Saving sessions is crucial for resuming interrupted scrapes or accessing authenticated content without re-logging in repeatedly.
openclaw session load my_session.json --url https://myportal.com/dashboard
Loads a previously saved session, restoring cookies and state, and navigates to a specified URL.
Combine with `fetch` or `extract` commands to seamlessly continue authenticated scraping tasks.
openclaw auth logout --url https://myportal.com/logout
Performs an automated logout from a website, clearing session cookies and terminating the active session.
It is good practice to explicitly log out when a scraping task is complete, especially for sensitive accounts.
V. Output & Reporting
openclaw export --input data.json --format csv --output final_data.csv
Converts extracted data from one format (e.g., JSON) to another (e.g., CSV, Excel, XML).
Use `--header` and `--delimiter` flags for fine-grained control over CSV output.
openclaw report generate --template summary_report.md --data results.json
Generates a custom report based on extracted data and a predefined template, supporting various output formats.
Templates can be written in Markdown, HTML, or other templating languages for dynamic report generation.
openclaw pipeline run my_pipeline.yml --output combined_results.json
Executes a predefined data processing pipeline, combining multiple scraping, extraction, and transformation steps.
Pipelines are ideal for complex workflows, ensuring data consistency and automated processing.
openclaw visualize --data metrics.json --type chart --output dashboard.html
Creates interactive data visualizations (charts, graphs) from extracted metrics and saves them as HTML.
This command helps in quickly understanding and presenting the insights derived from scraped data.
VI. Error Handling & Debugging
openclaw fetch --url https://broken.example.com --retries 5 --delay 3
Configures the command to retry failed requests a specified number of times with a delay between attempts.
Essential for handling transient network issues, server rate limits, or temporary website outages.
openclaw log level debug
Sets the logging level for OpenClaw, enabling more verbose output for debugging purposes.
Use 'info' for general operations, 'warn' for potential issues, and 'error' for critical failures.

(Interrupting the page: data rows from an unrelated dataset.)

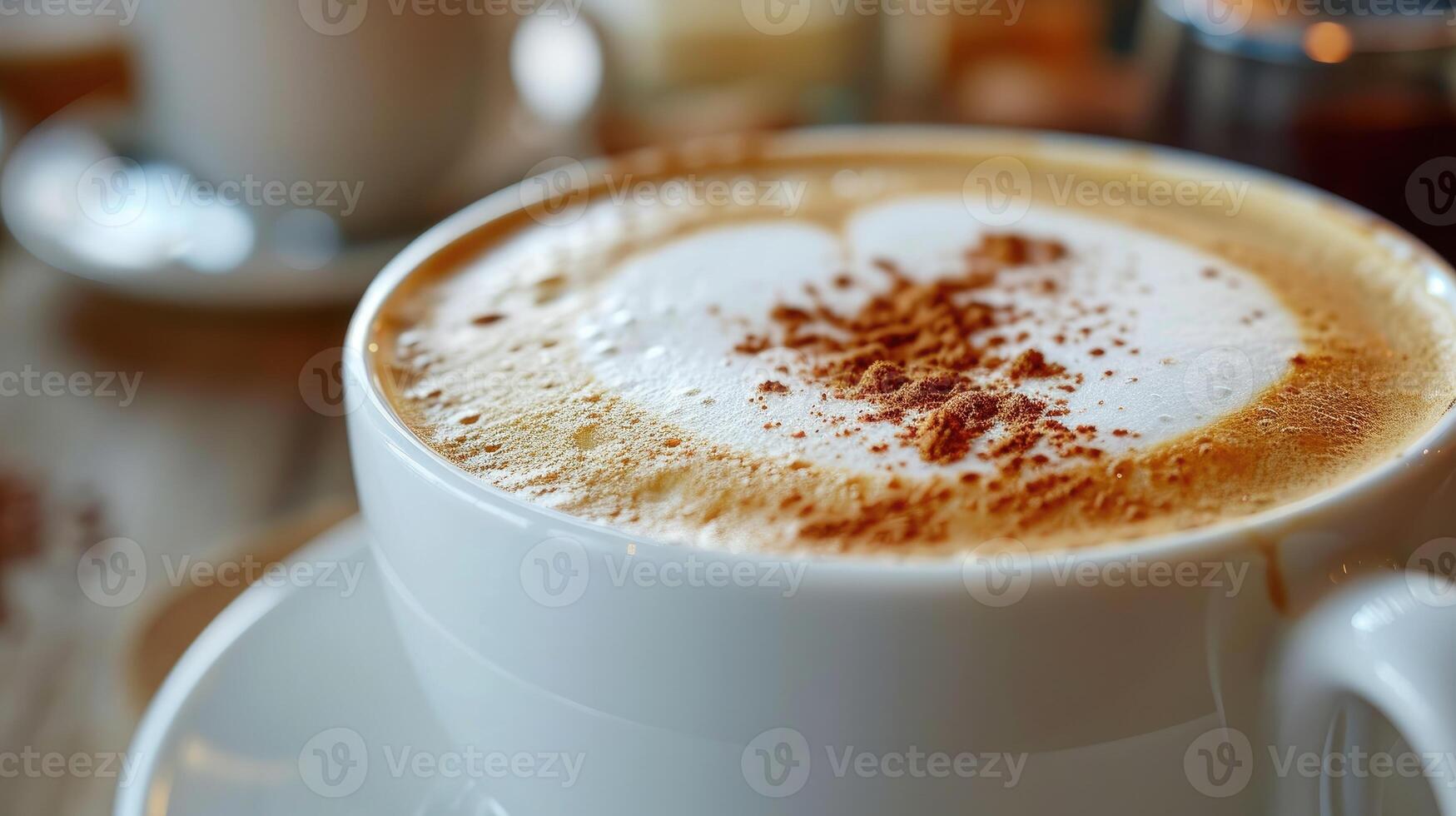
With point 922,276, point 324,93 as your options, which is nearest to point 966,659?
point 922,276

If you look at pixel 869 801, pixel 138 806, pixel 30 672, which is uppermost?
pixel 869 801

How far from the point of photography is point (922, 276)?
0.71 meters

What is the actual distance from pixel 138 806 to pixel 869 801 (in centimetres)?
36

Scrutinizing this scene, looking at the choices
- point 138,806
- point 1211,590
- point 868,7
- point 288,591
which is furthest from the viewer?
point 868,7

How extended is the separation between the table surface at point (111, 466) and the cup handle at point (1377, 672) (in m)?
0.64

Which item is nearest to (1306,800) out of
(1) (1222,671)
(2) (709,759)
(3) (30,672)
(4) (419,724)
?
(1) (1222,671)

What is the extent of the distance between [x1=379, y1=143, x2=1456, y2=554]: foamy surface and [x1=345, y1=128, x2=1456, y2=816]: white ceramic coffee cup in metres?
0.03

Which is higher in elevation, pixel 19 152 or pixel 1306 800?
pixel 1306 800

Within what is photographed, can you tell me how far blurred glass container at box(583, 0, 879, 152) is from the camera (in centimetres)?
144

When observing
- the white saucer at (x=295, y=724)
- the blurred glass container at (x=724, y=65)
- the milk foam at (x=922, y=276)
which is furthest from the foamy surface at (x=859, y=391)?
the blurred glass container at (x=724, y=65)

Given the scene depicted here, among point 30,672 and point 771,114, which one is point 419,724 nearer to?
point 30,672

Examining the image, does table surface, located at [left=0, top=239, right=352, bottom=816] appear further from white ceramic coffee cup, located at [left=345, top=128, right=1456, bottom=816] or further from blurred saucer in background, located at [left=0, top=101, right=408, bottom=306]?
white ceramic coffee cup, located at [left=345, top=128, right=1456, bottom=816]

openclaw validate-selectors --url https://example.com --selector 'h1.title' 'p.content'
Tests and validates CSS selectors or XPath expressions against a live URL, reporting if elements are found.
Run this command before a full scrape to quickly debug selector issues and avoid failed runs.
openclaw debug-session --url https://problematic.site --headless=false
Launches a browser in non-headless mode for visual inspection of page loading, JavaScript execution, and network requests.
Use this to diagnose issues where content is not loading correctly or selectors are failing due to dynamic rendering.